Can you quote, word for word, the lines from the one containing "What is the recorded" up to and including the one containing "135 centimetres"?

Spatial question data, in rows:
- - - - -

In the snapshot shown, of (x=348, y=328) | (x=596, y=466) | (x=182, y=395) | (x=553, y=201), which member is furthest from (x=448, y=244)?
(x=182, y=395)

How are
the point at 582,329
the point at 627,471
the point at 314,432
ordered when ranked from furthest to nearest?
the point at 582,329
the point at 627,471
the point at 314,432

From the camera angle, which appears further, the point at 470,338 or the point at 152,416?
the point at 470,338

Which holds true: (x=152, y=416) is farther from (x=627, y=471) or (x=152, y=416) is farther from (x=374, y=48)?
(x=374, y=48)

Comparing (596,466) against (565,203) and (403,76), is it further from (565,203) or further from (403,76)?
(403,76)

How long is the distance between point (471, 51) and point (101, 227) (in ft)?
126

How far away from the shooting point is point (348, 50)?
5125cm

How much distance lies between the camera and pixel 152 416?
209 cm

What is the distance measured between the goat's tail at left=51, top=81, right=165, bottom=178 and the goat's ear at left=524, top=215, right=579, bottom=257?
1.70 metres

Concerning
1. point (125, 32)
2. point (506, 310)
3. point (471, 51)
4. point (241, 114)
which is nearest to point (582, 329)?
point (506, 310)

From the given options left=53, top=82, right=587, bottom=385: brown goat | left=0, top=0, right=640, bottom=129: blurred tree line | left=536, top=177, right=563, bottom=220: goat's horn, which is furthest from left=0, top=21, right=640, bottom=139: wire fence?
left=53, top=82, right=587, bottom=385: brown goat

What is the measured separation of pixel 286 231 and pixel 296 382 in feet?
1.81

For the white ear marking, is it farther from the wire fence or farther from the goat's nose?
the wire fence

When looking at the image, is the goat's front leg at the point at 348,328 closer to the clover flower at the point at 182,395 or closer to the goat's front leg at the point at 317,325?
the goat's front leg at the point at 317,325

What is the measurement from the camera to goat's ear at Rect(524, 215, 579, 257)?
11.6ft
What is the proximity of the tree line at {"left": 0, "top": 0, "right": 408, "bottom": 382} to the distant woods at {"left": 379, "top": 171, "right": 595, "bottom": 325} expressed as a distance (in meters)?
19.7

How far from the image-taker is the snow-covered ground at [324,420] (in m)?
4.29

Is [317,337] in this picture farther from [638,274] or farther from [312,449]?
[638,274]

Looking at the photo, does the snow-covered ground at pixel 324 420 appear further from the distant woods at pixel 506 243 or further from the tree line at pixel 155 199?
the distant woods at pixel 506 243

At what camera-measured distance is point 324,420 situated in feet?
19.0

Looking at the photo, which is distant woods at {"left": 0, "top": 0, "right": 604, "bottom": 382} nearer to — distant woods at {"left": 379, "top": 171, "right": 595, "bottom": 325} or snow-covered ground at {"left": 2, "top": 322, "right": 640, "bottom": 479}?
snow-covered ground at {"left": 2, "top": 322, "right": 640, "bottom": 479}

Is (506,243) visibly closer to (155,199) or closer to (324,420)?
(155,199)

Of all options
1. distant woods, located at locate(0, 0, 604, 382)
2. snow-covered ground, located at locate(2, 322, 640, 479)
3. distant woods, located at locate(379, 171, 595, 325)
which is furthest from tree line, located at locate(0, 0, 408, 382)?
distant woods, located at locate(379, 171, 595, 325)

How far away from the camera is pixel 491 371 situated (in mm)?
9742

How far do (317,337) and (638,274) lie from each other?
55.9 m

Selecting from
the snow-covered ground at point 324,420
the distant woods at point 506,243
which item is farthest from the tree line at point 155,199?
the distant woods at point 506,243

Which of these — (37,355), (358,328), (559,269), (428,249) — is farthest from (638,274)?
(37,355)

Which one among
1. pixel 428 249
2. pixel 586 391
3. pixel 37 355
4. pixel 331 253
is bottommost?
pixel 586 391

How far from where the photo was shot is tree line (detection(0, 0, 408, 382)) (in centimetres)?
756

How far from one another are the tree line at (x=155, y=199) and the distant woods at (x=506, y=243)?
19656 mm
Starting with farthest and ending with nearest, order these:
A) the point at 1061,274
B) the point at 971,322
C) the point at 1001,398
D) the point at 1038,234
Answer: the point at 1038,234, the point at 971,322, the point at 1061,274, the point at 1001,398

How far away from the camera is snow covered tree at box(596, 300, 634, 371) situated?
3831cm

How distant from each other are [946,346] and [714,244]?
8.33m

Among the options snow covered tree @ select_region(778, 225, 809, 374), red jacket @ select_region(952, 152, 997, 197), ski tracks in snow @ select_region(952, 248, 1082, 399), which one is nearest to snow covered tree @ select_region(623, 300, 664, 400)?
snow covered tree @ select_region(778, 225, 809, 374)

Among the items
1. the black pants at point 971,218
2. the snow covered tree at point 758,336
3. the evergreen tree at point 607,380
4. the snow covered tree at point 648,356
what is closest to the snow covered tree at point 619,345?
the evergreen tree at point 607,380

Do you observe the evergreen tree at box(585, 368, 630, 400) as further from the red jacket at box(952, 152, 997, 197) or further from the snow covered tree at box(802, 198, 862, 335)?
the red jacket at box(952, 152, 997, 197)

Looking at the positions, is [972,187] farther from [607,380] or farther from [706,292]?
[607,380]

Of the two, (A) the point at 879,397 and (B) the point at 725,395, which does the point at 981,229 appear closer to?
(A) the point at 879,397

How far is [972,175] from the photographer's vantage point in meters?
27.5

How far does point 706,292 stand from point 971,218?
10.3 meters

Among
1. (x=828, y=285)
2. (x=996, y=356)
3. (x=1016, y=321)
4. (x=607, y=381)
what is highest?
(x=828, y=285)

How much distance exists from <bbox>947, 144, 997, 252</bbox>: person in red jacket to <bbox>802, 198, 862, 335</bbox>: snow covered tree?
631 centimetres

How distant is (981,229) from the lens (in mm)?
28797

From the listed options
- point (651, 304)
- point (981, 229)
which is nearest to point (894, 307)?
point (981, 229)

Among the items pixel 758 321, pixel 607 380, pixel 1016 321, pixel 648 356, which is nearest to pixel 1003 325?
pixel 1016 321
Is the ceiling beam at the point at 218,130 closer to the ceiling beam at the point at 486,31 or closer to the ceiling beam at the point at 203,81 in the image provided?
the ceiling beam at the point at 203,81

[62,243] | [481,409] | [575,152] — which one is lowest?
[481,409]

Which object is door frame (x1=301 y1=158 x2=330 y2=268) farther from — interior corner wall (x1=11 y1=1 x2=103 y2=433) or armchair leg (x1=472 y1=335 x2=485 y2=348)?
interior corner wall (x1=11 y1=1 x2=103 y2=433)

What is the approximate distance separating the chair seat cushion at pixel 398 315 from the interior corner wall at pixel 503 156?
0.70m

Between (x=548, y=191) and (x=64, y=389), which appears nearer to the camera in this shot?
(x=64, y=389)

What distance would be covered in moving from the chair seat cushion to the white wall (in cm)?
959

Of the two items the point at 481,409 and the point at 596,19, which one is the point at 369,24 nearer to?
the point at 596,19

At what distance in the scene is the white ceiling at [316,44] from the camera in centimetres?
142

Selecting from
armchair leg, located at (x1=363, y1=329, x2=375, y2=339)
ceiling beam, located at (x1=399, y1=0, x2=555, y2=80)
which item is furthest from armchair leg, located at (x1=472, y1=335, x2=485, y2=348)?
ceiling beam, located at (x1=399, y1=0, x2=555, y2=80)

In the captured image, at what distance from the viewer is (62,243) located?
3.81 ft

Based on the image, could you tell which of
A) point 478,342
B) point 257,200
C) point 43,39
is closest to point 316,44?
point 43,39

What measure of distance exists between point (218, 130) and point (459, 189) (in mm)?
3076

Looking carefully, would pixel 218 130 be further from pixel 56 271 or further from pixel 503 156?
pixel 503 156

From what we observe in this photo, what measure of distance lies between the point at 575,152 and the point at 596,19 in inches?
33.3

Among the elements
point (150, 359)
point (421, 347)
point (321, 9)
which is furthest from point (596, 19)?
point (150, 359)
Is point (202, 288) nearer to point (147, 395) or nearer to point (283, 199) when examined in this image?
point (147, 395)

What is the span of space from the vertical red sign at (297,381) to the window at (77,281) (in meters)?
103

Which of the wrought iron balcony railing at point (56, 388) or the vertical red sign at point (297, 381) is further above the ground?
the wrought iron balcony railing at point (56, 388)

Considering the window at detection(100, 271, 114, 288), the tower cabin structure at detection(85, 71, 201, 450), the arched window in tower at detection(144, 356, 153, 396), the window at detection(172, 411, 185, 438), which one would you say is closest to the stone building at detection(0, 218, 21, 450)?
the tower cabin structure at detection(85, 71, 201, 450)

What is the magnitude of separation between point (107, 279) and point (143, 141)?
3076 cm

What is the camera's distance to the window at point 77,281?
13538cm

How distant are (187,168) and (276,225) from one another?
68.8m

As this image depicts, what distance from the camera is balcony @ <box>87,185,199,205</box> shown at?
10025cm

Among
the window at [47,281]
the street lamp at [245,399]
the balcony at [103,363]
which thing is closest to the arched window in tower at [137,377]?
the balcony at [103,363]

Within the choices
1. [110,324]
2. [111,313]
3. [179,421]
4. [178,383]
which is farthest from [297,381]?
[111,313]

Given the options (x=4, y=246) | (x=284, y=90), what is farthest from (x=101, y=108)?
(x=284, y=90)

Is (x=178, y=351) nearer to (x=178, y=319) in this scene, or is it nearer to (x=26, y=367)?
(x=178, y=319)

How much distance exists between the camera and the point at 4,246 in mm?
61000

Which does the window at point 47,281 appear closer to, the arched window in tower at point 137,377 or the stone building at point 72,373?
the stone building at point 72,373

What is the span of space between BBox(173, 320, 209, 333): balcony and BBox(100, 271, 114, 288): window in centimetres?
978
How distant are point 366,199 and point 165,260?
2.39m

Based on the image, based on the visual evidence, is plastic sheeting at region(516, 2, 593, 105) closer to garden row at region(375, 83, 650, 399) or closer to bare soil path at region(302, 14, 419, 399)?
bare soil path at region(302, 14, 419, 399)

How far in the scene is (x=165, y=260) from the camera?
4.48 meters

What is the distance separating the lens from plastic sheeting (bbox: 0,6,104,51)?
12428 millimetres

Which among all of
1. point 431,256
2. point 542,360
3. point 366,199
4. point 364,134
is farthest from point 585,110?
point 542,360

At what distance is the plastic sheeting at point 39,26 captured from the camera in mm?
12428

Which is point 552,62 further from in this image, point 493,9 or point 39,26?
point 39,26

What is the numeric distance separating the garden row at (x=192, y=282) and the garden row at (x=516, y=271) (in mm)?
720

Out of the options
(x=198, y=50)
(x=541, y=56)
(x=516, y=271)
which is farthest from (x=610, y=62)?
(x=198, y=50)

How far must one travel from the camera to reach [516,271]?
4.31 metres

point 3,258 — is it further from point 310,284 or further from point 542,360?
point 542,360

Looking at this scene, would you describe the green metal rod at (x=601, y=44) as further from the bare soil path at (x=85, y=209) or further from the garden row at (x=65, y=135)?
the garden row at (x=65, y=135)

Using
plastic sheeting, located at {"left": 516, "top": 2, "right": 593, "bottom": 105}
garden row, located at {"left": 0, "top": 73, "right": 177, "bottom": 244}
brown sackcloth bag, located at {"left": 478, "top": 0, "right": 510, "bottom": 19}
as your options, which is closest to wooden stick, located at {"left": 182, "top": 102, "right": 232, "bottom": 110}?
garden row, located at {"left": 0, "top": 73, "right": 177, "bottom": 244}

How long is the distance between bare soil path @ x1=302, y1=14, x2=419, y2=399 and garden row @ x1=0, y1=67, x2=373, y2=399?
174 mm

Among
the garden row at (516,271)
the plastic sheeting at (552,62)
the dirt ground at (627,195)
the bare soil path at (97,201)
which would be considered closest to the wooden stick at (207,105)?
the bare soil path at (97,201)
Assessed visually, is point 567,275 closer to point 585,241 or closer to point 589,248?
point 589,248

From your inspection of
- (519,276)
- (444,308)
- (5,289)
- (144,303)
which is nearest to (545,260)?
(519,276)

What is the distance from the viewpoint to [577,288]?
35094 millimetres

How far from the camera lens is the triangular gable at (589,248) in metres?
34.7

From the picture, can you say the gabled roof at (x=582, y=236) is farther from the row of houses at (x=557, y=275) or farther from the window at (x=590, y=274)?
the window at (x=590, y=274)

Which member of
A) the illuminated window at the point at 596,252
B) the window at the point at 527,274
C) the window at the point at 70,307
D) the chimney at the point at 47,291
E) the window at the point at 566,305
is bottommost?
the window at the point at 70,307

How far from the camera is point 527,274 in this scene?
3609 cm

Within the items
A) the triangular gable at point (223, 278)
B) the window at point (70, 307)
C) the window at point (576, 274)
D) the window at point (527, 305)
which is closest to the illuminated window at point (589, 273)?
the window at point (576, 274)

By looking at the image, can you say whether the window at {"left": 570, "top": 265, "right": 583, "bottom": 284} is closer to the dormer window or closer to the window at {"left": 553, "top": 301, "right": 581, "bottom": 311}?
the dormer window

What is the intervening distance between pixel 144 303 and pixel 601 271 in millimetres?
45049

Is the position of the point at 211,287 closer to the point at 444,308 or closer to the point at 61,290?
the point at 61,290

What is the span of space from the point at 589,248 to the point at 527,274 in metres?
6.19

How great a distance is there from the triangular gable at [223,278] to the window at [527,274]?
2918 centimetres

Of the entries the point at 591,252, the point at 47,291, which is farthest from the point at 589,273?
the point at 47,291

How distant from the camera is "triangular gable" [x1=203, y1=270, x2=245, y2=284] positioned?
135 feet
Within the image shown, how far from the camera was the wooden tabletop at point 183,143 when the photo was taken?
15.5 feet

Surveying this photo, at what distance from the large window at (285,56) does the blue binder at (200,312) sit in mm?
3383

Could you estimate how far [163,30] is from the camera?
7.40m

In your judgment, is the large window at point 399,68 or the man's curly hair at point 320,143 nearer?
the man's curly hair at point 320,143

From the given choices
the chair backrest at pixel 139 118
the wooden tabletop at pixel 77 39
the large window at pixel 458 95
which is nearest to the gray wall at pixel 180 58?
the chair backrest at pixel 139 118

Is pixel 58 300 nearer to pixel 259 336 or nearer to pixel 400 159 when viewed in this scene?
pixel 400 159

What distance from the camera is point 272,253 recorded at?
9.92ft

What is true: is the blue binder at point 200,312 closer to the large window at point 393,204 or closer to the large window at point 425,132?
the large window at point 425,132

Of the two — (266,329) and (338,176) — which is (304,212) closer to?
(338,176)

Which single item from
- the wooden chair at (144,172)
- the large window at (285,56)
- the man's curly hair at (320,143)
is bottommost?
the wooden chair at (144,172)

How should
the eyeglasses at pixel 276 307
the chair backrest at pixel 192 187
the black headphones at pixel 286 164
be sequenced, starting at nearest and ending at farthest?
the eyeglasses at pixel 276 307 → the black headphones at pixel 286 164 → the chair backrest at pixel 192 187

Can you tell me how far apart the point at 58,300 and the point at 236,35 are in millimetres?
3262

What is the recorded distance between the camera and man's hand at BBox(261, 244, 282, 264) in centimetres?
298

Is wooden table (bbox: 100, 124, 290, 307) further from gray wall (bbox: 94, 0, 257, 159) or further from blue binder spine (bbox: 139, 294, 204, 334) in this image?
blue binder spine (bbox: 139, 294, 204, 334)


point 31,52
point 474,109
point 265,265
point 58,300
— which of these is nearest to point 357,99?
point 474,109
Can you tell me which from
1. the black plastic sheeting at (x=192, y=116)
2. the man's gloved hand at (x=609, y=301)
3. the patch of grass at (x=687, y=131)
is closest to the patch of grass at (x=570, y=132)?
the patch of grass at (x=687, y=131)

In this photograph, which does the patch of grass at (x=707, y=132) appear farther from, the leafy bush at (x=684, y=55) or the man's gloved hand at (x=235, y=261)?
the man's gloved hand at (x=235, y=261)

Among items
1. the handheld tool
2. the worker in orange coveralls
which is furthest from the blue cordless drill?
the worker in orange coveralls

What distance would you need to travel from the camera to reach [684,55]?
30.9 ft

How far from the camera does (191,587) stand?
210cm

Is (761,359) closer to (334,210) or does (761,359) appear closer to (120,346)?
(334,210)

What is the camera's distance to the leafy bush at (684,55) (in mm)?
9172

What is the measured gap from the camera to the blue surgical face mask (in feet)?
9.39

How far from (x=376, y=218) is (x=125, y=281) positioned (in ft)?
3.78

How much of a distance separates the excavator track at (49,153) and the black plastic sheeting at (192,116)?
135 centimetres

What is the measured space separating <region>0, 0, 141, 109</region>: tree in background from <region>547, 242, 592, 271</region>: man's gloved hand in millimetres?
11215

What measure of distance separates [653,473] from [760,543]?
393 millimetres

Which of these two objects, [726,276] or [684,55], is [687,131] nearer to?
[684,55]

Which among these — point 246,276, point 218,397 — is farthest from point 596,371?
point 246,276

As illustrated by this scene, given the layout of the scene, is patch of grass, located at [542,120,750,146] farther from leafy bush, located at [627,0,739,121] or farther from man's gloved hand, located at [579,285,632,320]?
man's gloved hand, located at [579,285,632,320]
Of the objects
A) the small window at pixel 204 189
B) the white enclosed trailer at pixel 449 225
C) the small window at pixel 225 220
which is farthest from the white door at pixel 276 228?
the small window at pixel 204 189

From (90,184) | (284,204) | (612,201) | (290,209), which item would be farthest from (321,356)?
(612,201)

- - - - -

Written answer:
What is the recorded distance between the camera and man's hand at BBox(261, 244, 282, 264) in centimetres?
298

Is wooden table (bbox: 100, 124, 290, 307) further from gray wall (bbox: 94, 0, 257, 159) or further from blue binder spine (bbox: 139, 294, 204, 334) in this image?
blue binder spine (bbox: 139, 294, 204, 334)


point 31,52
point 474,109
point 265,265
point 58,300
— which of these is nearest to point 357,99?
point 474,109
Can you tell me which from
1. the black plastic sheeting at (x=192, y=116)
2. the man's gloved hand at (x=609, y=301)
3. the patch of grass at (x=687, y=131)
is closest to the patch of grass at (x=570, y=132)?
the patch of grass at (x=687, y=131)

In this photograph, which does the patch of grass at (x=707, y=132) appear farther from, the leafy bush at (x=684, y=55) or the man's gloved hand at (x=235, y=261)?
the man's gloved hand at (x=235, y=261)

Among items
1. the handheld tool
2. the worker in orange coveralls
which is furthest from the blue cordless drill?
the worker in orange coveralls

What distance would you need to travel from the camera to reach [684,55]?
30.9 ft

How far from the camera does (191,587) stand?
210cm

Is (761,359) closer to (334,210) or does (761,359) appear closer to (120,346)?
(334,210)

What is the camera's distance to the leafy bush at (684,55) (in mm)?
9172

What is the measured gap from the camera to the blue surgical face mask (in feet)?
9.39

How far from (x=376, y=218) is (x=125, y=281) positioned (in ft)?
3.78

How much of a distance separates the excavator track at (49,153) and the black plastic sheeting at (192,116)?
135 centimetres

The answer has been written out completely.